# [Document text]
On (02/18/19 22:07), Yao HongBo wrote:
> >> I have tried GFP_NOWARN, but the problem still exists.
> >> Only print_safe contexts for tty locks can solve the problem.
> >> My test scenario is falt-injection.
> >
> > Oh, I see. Yes, fault-injection is special.
> >
> > I suspect that this patch series can be helpful then
> > https://lore.kernel.org/lkml/[email protected]/T/#u
>
> hi, sergey.

Hello,

> I merged this patch series on linux-4.19.18, but it didn't work for the fault-injection cases.

Thanks!

> The failure seems to be the same as before.

OK... So tty_port lock must switch to printk_safe, after all...
I had it in one of the previous versions of the patchset which you
have tested, but people were strictly against new locking rules
in TTY, so I dropped that part. Need to think what we can do here.

BTW,
we are now looking at a completely new printk implementation; which
would not use printk_safe at all:
https://lore.kernel.org/lkml/[email protected]/T/#u

-ss

2019-02-19 02:53:14

by Hongbo Yao

[permalink] [raw]
Subject: Re: possible deadlock in console_unlock



On 2/19/2019 9:32 AM, Sergey Senozhatsky wrote:
> On (02/18/19 22:07), Yao HongBo wrote:
>>>> I have tried GFP_NOWARN, but the problem still exists.
>>>> Only print_safe contexts for tty locks can solve the problem.
>>>> My test scenario is falt-injection.
>>>
>>> Oh, I see. Yes, fault-injection is special.
>>>
>>> I suspect that this patch series can be helpful then
>>> https://lore.kernel.org/lkml/[email protected]/T/#u
>>
>> hi, sergey.
>
> Hello,
>
>> I merged this patch series on linux-4.19.18, but it didn't work for the fault-injection cases.
>
> Thanks!
>
>> The failure seems to be the same as before.
>
> OK... So tty_port lock must switch to printk_safe, after all...
> I had it in one of the previous versions of the patchset which you
> have tested, but people were strictly against new locking rules
> in TTY, so I dropped that part. Need to think what we can do here.
>
> BTW,
> we are now looking at a completely new printk implementation; which
> would not use printk_safe at all:
> https://lore.kernel.org/lkml/[email protected]/T/#u

Ok, i understand it.
Anyway, thank you for your help.
Best regards,
Hongbo.

> -ss
>
>

# [Data excerpts]

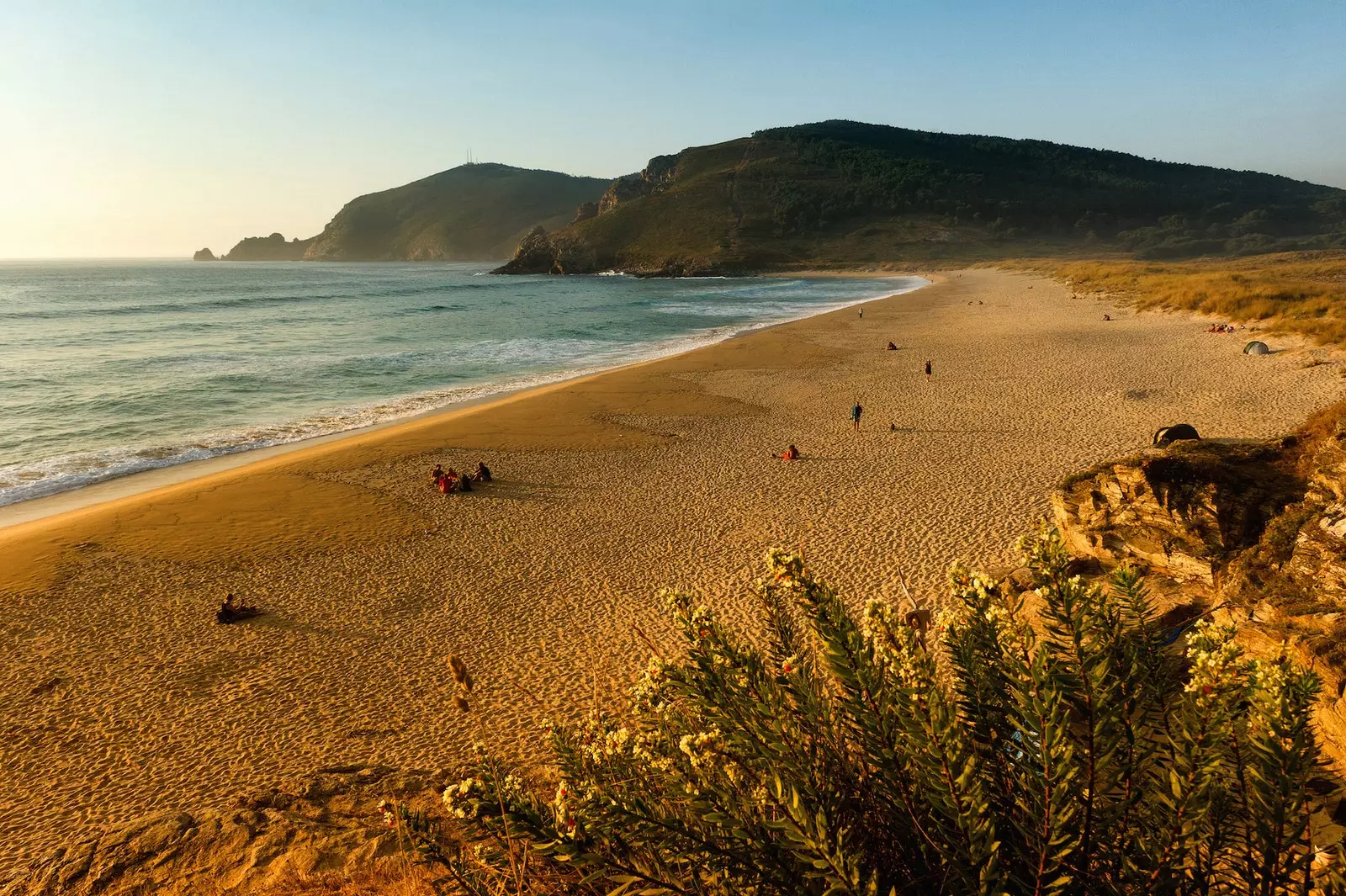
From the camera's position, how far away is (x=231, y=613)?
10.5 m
==
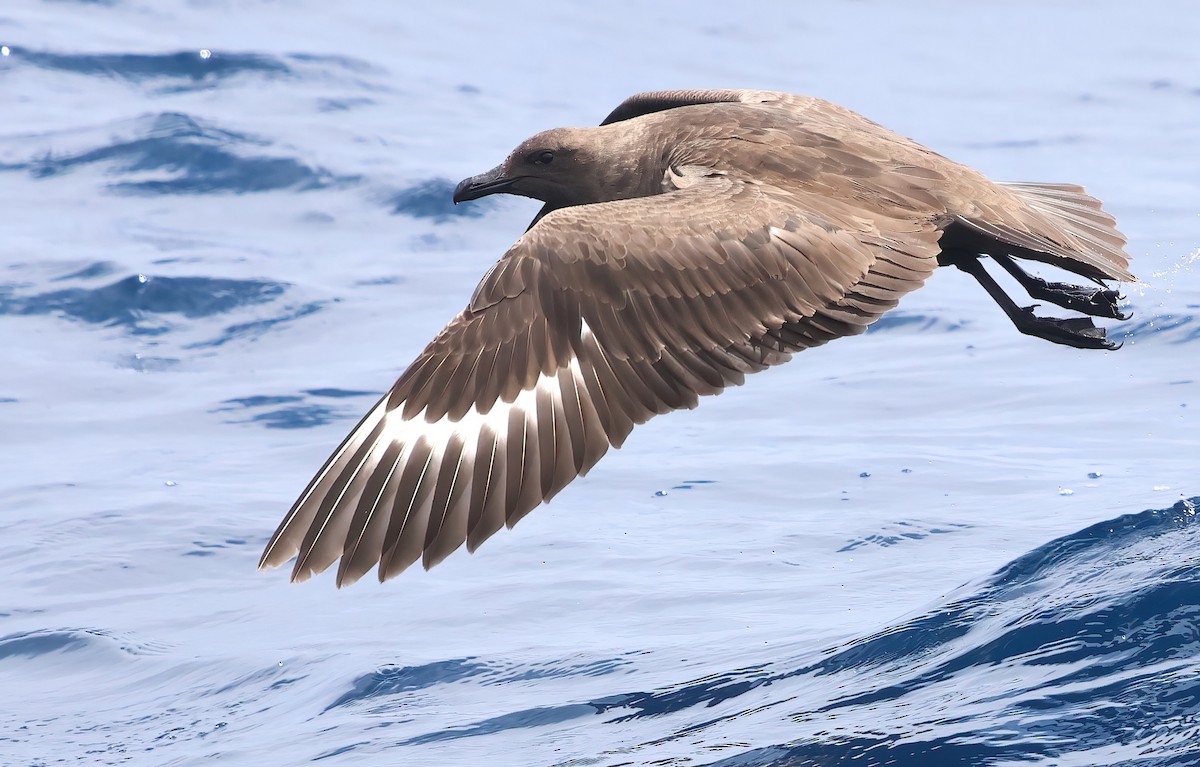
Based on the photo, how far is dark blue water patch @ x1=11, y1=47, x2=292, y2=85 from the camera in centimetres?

# [Problem set]
1. In the mailing-list thread about a possible deadlock in console_unlock, which kernel version was the patch series merged on for testing?
2. Translate this sentence from the mailing-list thread about a possible deadlock in console_unlock into Spanish: "The failure seems to be the same as before."

# [The responses]
1. linux-4.19.18

2. El fallo parece ser el mismo que antes.